A lot of this depends on what else the Cubs have in mind for the offseason. Again, I think they can – and should! – set themselves up to have a shot at competing in 2022. It can be done in a way that doesn’t damage the future, keeps all heads appropriately straight, and allows the team to bail at midseason if it ain’t happening again. And what if, in tandem with that setup, the Cubs wanted to sign one long-term starting pitcher, given the long-term need in the organization? Would that really be so crazy? Maybe Stroman is that one guy.

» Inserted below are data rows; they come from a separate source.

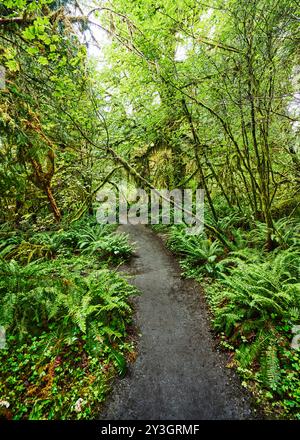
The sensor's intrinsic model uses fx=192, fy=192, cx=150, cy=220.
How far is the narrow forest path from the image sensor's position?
228cm

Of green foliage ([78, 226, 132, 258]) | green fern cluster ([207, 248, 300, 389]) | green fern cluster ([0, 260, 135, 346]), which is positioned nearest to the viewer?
green fern cluster ([207, 248, 300, 389])

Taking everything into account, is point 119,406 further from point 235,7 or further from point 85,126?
point 235,7

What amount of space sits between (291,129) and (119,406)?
294 inches

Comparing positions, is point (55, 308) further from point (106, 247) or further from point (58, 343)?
point (106, 247)

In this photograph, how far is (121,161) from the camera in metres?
→ 5.68

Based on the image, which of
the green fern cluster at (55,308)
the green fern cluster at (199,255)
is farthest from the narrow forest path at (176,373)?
the green fern cluster at (199,255)

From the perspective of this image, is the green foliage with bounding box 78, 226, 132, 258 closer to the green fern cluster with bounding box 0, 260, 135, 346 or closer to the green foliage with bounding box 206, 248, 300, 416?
the green fern cluster with bounding box 0, 260, 135, 346

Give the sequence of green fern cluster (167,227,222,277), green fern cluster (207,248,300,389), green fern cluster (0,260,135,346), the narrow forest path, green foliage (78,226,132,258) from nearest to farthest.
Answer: the narrow forest path → green fern cluster (207,248,300,389) → green fern cluster (0,260,135,346) → green fern cluster (167,227,222,277) → green foliage (78,226,132,258)

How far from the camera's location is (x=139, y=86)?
5.62 meters

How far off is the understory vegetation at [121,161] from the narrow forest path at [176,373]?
0.81ft

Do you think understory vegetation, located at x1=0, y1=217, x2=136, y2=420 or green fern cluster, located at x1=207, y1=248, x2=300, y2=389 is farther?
green fern cluster, located at x1=207, y1=248, x2=300, y2=389

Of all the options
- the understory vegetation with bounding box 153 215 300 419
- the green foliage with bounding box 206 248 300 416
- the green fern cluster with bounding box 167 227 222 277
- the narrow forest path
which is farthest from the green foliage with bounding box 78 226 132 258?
the green foliage with bounding box 206 248 300 416

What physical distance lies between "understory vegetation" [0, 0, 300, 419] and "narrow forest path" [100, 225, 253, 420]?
0.81 ft

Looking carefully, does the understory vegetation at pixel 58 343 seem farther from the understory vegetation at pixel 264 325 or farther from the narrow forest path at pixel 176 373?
the understory vegetation at pixel 264 325
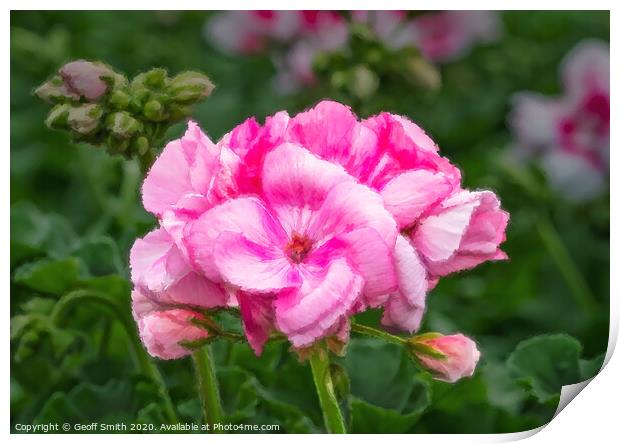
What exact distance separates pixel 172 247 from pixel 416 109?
62 centimetres

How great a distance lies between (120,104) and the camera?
3.81 ft

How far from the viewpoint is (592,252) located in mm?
1645

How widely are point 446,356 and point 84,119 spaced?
389 mm

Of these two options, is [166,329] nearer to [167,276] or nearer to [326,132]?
[167,276]

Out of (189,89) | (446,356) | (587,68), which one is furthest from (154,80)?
(587,68)

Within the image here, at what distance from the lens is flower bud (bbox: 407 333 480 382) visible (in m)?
1.10

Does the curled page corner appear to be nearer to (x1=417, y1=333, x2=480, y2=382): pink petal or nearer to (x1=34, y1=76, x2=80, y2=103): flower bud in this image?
(x1=417, y1=333, x2=480, y2=382): pink petal

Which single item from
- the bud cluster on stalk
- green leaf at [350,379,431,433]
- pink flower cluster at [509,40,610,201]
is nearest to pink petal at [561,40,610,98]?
pink flower cluster at [509,40,610,201]

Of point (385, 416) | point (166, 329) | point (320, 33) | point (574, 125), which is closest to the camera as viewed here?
point (166, 329)

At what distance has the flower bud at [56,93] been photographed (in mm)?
1181

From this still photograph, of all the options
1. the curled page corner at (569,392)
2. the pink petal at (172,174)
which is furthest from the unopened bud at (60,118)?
the curled page corner at (569,392)

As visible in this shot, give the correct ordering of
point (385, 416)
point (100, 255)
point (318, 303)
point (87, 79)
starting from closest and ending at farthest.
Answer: point (318, 303), point (87, 79), point (385, 416), point (100, 255)
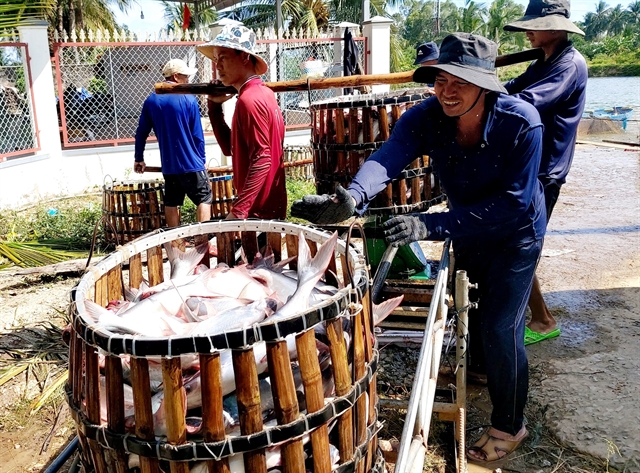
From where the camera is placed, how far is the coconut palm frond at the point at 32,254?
6.65 m

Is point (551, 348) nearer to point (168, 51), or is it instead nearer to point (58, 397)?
point (58, 397)

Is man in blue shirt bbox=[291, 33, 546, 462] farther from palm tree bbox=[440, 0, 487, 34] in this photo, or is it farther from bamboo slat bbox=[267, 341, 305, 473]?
palm tree bbox=[440, 0, 487, 34]

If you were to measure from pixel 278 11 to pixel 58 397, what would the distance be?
1712cm

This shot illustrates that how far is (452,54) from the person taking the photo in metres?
2.61

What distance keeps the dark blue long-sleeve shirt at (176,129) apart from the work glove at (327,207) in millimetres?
3871

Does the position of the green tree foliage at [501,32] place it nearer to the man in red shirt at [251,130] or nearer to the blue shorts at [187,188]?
the blue shorts at [187,188]

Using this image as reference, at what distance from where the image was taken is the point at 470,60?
8.50 feet

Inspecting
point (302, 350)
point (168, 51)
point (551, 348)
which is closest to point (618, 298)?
point (551, 348)

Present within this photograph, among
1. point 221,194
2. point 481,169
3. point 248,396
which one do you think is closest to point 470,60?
point 481,169

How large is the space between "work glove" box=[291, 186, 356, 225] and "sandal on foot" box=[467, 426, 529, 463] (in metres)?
1.53

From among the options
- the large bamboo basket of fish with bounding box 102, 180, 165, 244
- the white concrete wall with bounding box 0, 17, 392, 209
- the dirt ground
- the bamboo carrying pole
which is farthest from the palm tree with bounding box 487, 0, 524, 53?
the bamboo carrying pole

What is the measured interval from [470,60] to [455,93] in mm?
151

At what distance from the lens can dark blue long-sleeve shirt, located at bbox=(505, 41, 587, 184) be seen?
3.73 m

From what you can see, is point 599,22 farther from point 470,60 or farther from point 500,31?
point 470,60
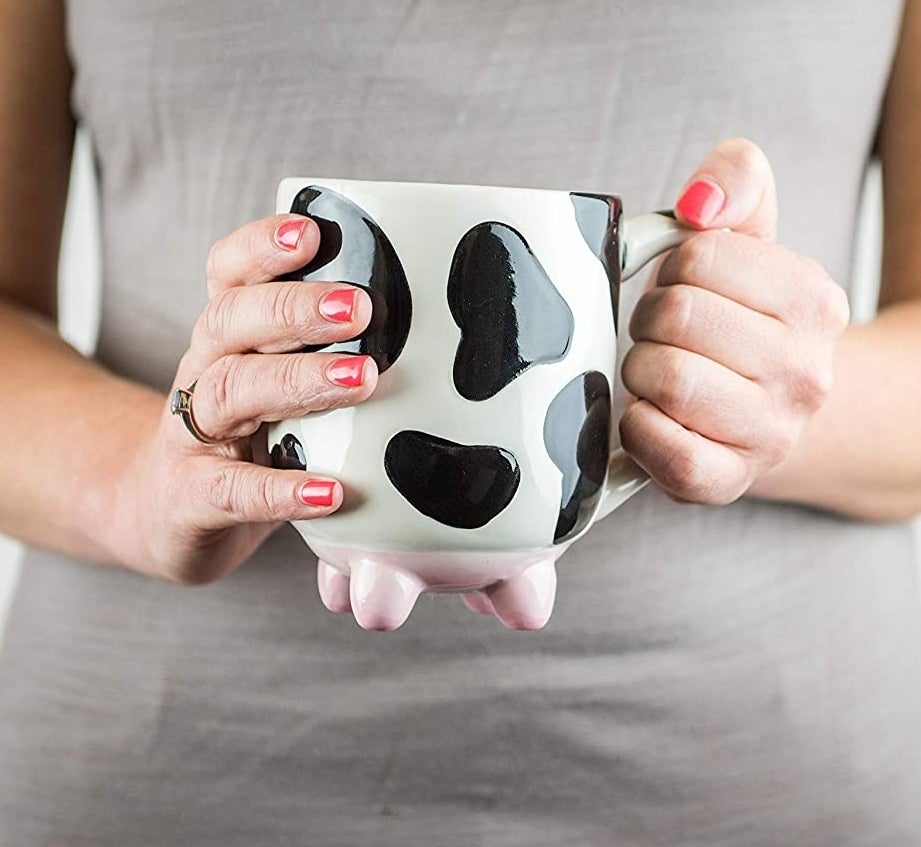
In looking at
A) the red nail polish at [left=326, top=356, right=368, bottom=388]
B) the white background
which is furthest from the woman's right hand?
the white background

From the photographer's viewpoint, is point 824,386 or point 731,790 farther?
point 731,790

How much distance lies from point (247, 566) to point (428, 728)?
0.17 m

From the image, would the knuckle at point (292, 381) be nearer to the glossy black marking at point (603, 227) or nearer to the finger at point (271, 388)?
the finger at point (271, 388)

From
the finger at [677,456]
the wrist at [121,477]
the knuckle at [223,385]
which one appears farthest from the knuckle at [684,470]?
the wrist at [121,477]

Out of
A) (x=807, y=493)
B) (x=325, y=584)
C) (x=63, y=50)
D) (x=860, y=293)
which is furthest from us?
(x=860, y=293)

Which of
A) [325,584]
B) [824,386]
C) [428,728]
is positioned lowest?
[428,728]

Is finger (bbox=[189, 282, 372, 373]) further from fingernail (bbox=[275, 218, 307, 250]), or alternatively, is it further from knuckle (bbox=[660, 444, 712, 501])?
knuckle (bbox=[660, 444, 712, 501])

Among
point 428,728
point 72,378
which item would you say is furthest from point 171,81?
point 428,728

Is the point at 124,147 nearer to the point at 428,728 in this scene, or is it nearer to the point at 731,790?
the point at 428,728

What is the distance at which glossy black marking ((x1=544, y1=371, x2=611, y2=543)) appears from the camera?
477 mm

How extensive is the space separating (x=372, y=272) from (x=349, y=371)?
0.14 feet

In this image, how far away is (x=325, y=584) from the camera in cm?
54

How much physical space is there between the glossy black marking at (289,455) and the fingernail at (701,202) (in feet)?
0.69

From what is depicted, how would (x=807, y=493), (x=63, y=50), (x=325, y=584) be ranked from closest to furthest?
(x=325, y=584) < (x=807, y=493) < (x=63, y=50)
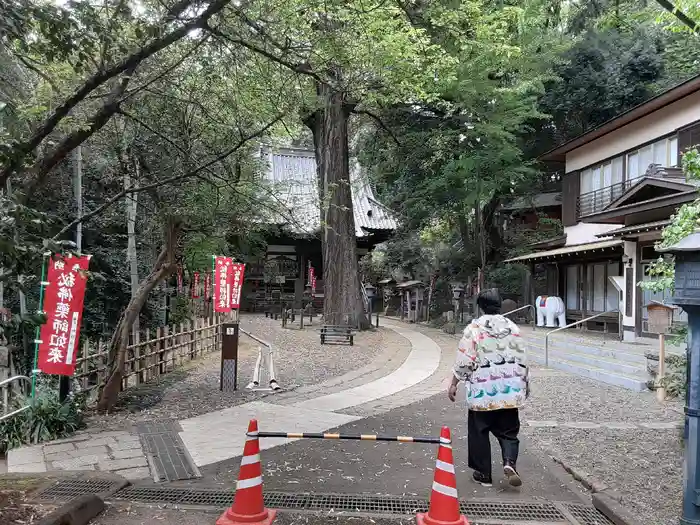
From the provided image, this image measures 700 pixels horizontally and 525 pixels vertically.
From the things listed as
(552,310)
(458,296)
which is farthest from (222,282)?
(458,296)

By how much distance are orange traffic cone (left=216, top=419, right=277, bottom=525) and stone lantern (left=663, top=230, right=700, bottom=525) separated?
2.92 metres

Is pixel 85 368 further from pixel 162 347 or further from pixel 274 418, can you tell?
pixel 274 418

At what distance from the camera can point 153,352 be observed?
33.8 ft

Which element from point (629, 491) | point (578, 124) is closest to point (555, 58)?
point (578, 124)

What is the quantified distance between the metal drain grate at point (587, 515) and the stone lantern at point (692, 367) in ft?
2.08

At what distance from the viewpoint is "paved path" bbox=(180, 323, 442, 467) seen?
19.6ft

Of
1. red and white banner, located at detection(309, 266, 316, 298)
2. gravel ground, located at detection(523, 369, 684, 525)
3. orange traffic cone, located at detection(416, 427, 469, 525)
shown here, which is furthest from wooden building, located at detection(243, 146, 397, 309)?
orange traffic cone, located at detection(416, 427, 469, 525)

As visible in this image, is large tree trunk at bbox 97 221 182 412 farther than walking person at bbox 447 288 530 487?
Yes

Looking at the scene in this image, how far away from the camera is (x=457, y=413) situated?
792cm

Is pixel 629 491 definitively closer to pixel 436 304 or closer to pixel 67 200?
pixel 67 200

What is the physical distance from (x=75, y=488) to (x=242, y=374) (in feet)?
20.8

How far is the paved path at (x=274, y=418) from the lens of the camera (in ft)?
19.6

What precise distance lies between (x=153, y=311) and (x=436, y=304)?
16.4 m

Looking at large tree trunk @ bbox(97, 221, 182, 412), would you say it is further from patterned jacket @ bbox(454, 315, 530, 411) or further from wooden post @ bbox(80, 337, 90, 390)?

Honestly, I have to dig in on him a little more to see how I feel about just how good he could be in the years ahead. I see some obvious improvements this last year in attacking the zone and getting more whiffs, but I also see some things I don’t love in the contact data (it all looks fairly mediocre on first glance, and then his expected wOBA against agrees). That is to say, my first passes at Stroman suggest to me he’s a very solid starting pitcher, and one that any contender would want to add to its rotation. I do not necessarily see where he’s a guy that a team like the current Cubs absolutely have to target specifically.
Ultimately, after the mental back-and-forth, here’s where I land as of October 12: if the Cubs particularly loved Marcus Stroman, yes, I can see the argument that they should (and might) go out and sign him now, even accepting that 2022 is, at best, a “maybe competitive” season. But if there isn’t something in particular about Stroman that tells the Cubs he has another level they can unlock and/or is going to age especially well, then I don’t really see them locking down significant 2024-2026 payroll for 2022-2023 impact. I tend to think they would instead prefer to target multiple shorter-term guys in the $8 to $20 million AAV range.
Oh, but hey, also: if his price tag surprisingly falls and the Cubs see too much potential value to leave on the table, all bets are off! I’m just discussing this through the lens where we want to know whether the Cubs are going to be bidding aggressively at the top of the market for Marcus Stroman.